Tiger cleanup - tags

Has the consensus evolved on whether to keep or delete the tiger tags such as
tiger:cfcc, tiger:county, tiger:name_* ?
The wiki implies there was no consensus so when I touch a highway I’ve been deleting tiger:reviewed, but leaving the rest. I’m wondering if I should start deleting them.

2 Likes

My approach, which is based on advice from others in the community, is to remove all the TIGER tags when cleaning up a section of highway. They are all findable in the history of the object, so I think it is fine to remove them.

I like to at last add surface=* before removing them.

4 Likes

I always delete all tiger:* tags except tiger:reviewed=no. If I’ve ensured that the geometry matches a real road reasonably well and verified the name is correct, I remove that tag as well.

4 Likes

I find tiger:county to be useful when looking at raw data and changeset diffs.
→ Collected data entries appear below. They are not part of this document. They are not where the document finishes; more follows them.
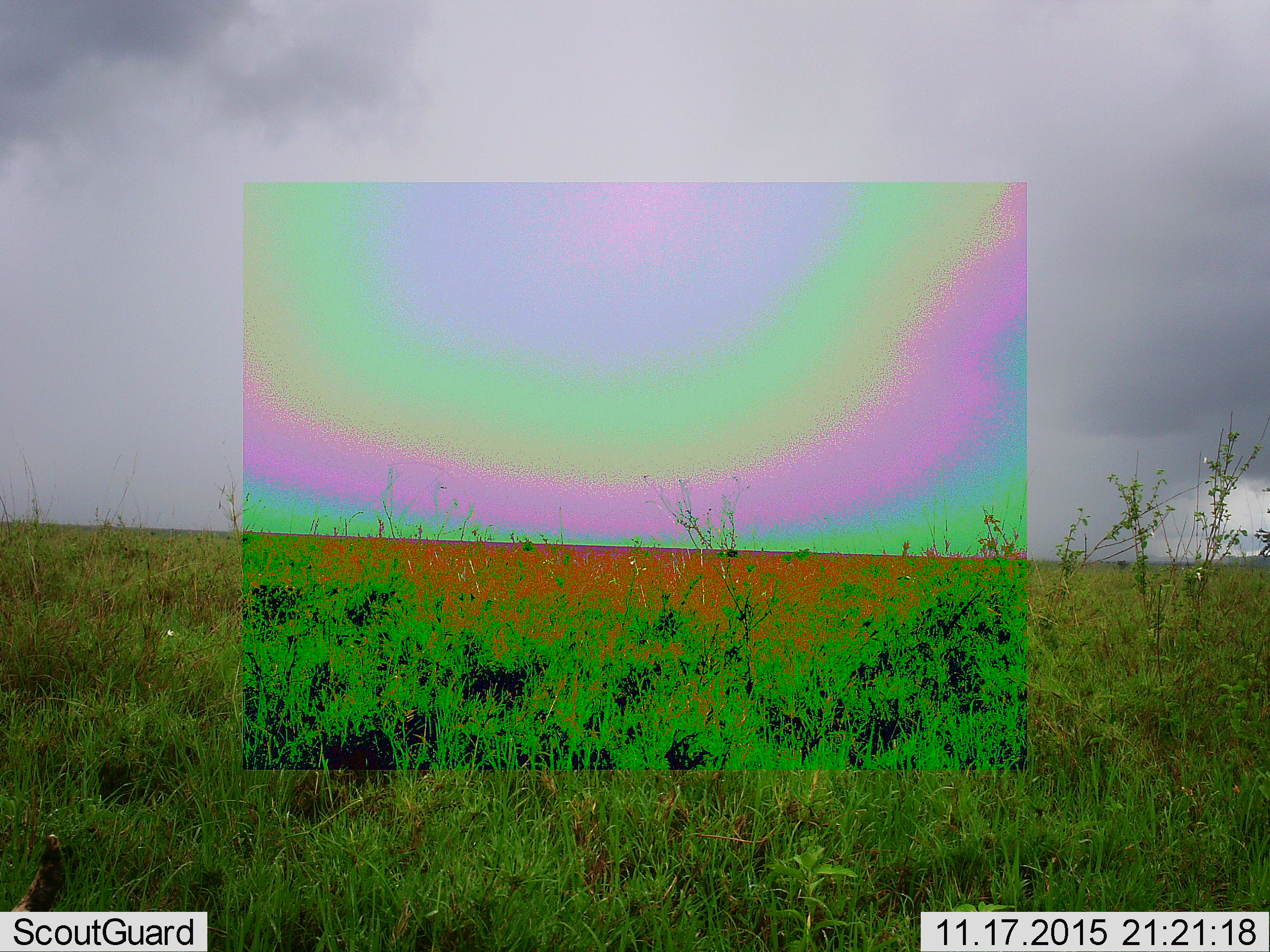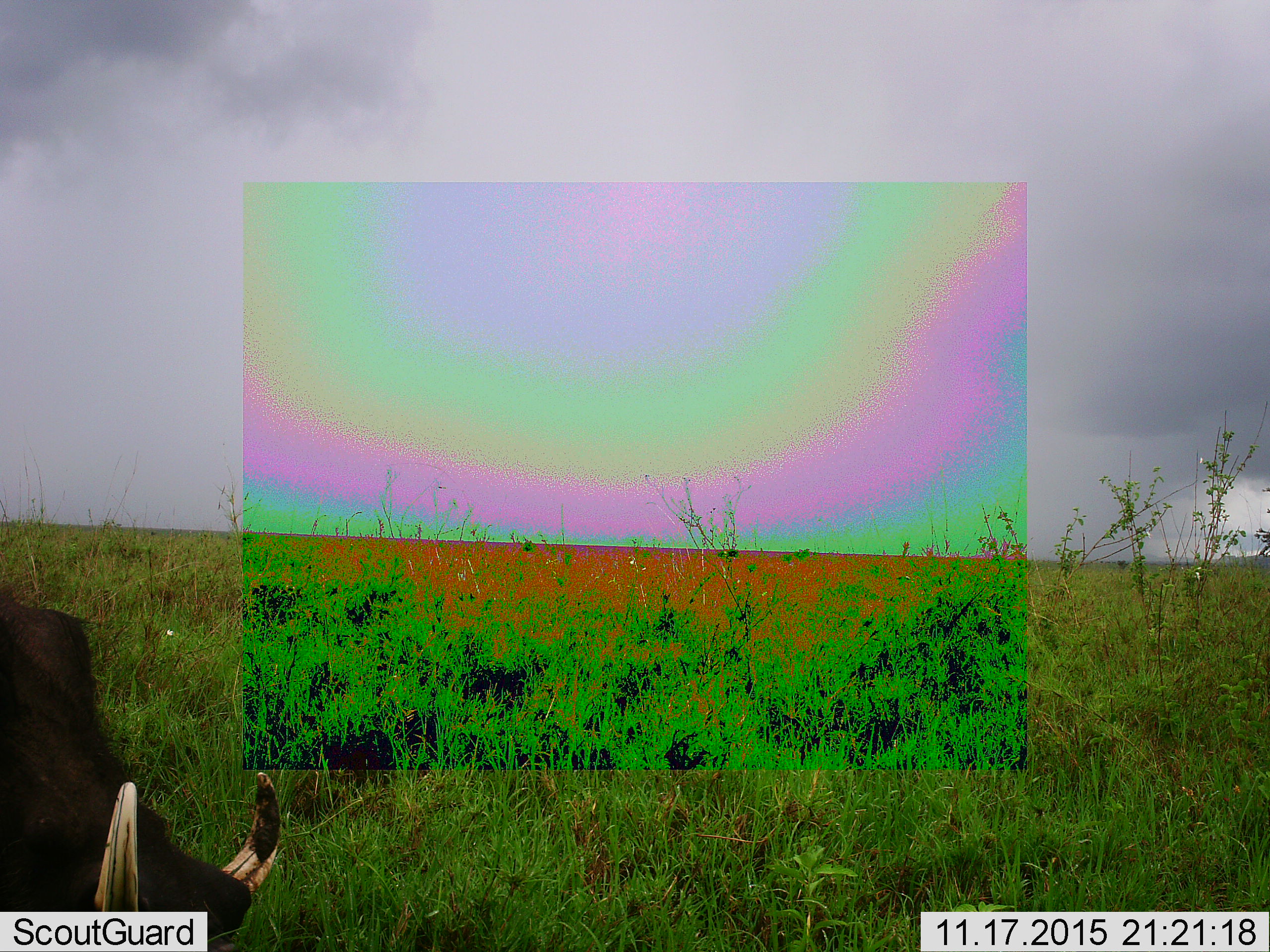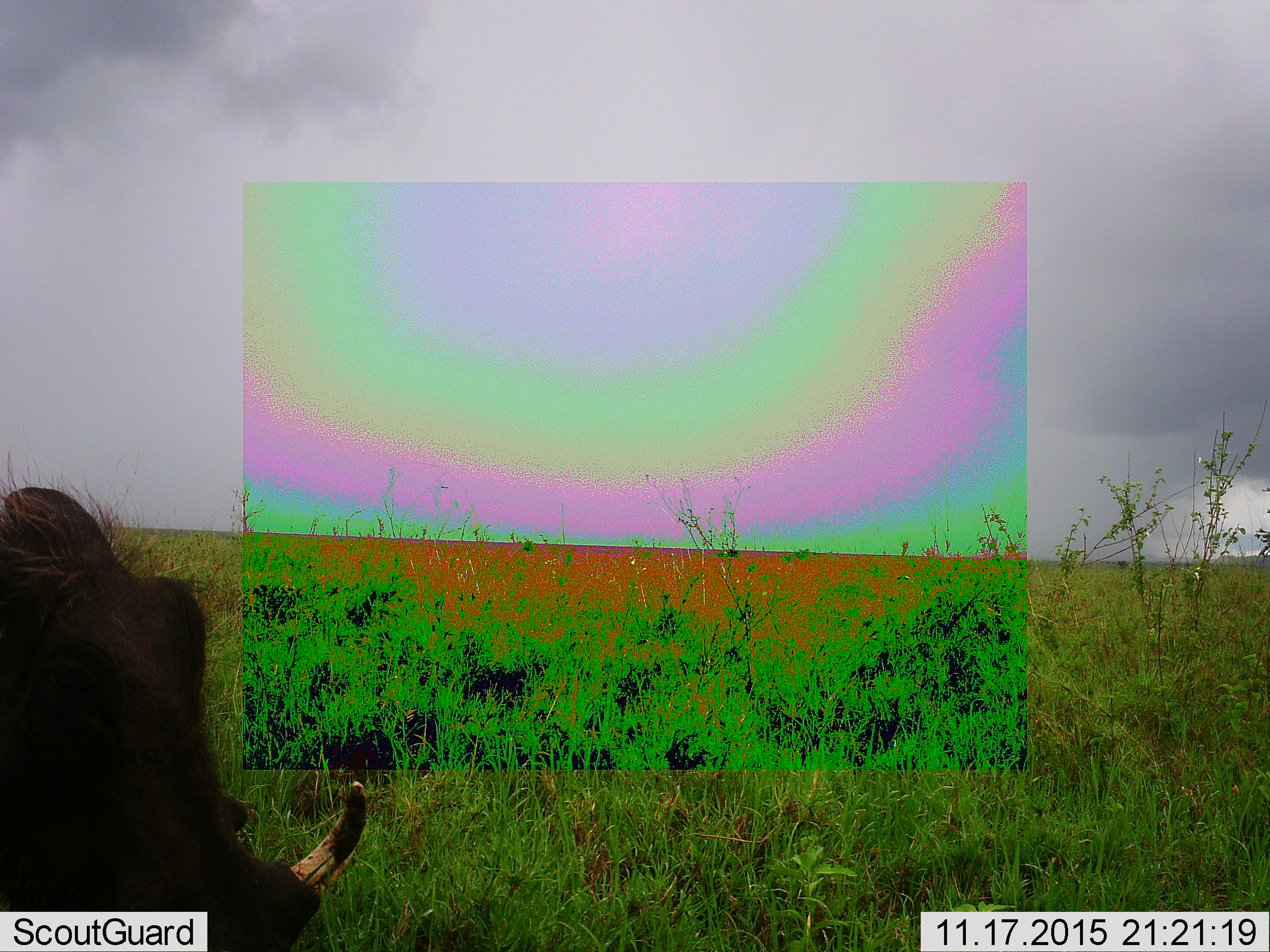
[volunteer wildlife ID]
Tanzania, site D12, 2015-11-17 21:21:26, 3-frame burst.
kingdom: Animalia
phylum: Chordata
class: Mammalia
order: Artiodactyla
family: Suidae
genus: Phacochoerus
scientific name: Phacochoerus africanus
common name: warthog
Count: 1.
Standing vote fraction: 25%.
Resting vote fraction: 0%.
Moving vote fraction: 83%.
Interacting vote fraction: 0%.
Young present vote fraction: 0%.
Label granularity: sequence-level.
It lets me figure out where I’m looking without needing to zoom out.

1 Like

I would ask myself: Would there be a benefit for OSM maintaining those tags according to the reality? For example if the name is wrong, would there be a benefit to change as well the tiger-name-tags or isn’t it enough to maintain the name-tag. Same goes for the road class etc. Usually the same object has this data available in “OSM-language”. For county-data we have admin-boundary. If there is a matching one, I remove it as well. In those cases I don’t see a need in maintain the same information twice. Additional there might be a risk in the end, there a two different information existing. So removing such kind of data seems the better approach.

For the tiger:reviewed=no I remember there is a “definition” in the wiki, it should be removed after you confirmed the existence, highway classification, position and so on…
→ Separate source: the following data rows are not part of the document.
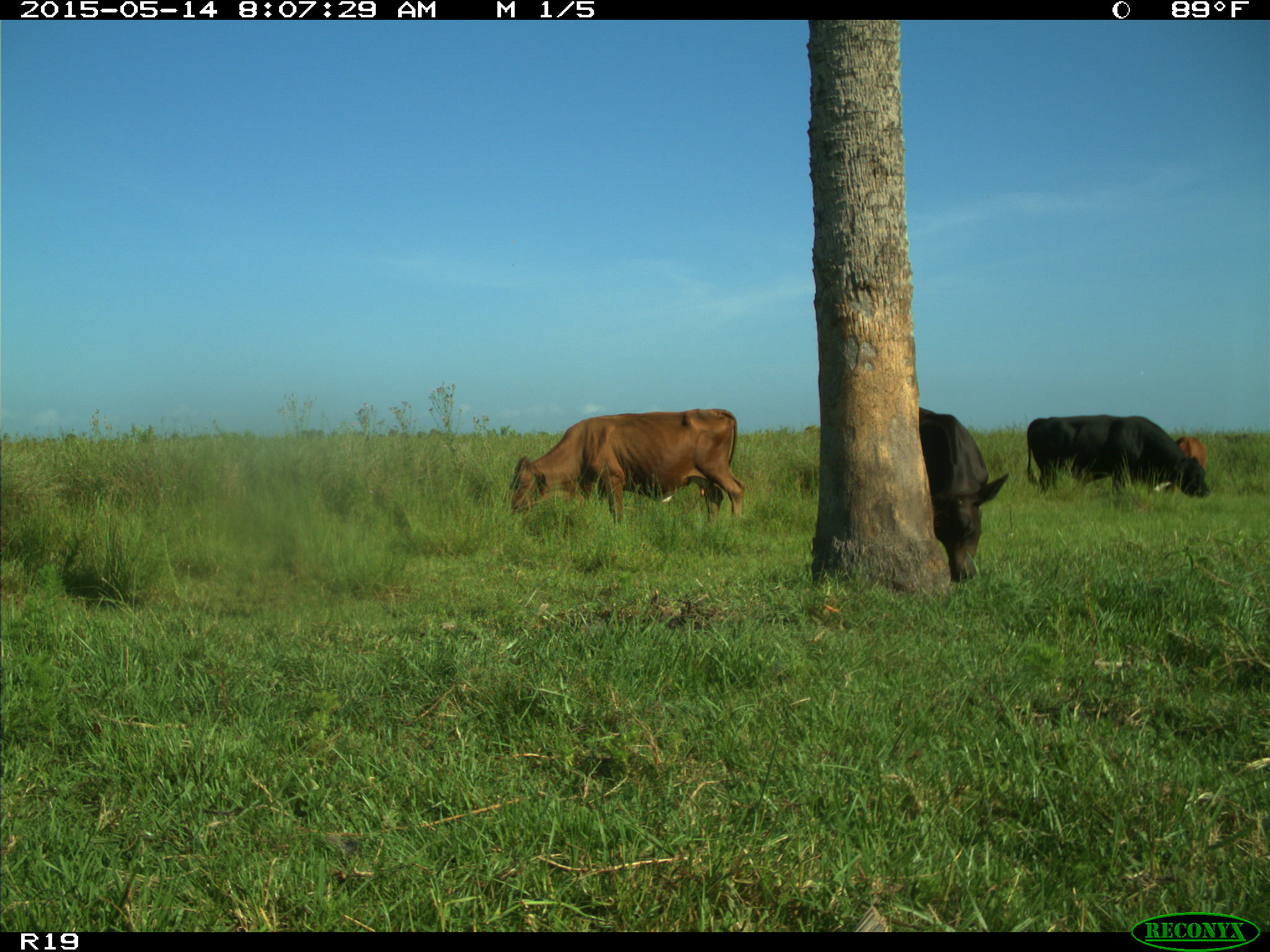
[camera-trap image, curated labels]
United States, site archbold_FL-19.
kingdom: Animalia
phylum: Chordata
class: Mammalia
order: Artiodactyla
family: Bovidae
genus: Bos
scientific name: Bos taurus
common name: domestic cow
Bos taurus (domestic cow).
As address-data is pretty bad in my area, I leave usually the zip-codes in, as they might be helpful later on for someone who is adding them.

2 Likes
(-("tiger:reviewed"=*) and (surface=*)) OR ("highway"="footway"|"service"|"path"|"cycleway")

I’m currently doing same stuff, that filter might help you in case you are working with jOSM

1 Like

I wrote a bit about some novel TIGER name cleanup you all may find interesting. watmildon's Diary | Using the US National Address Database to assist TIGER tag cleanup | OpenStreetMap.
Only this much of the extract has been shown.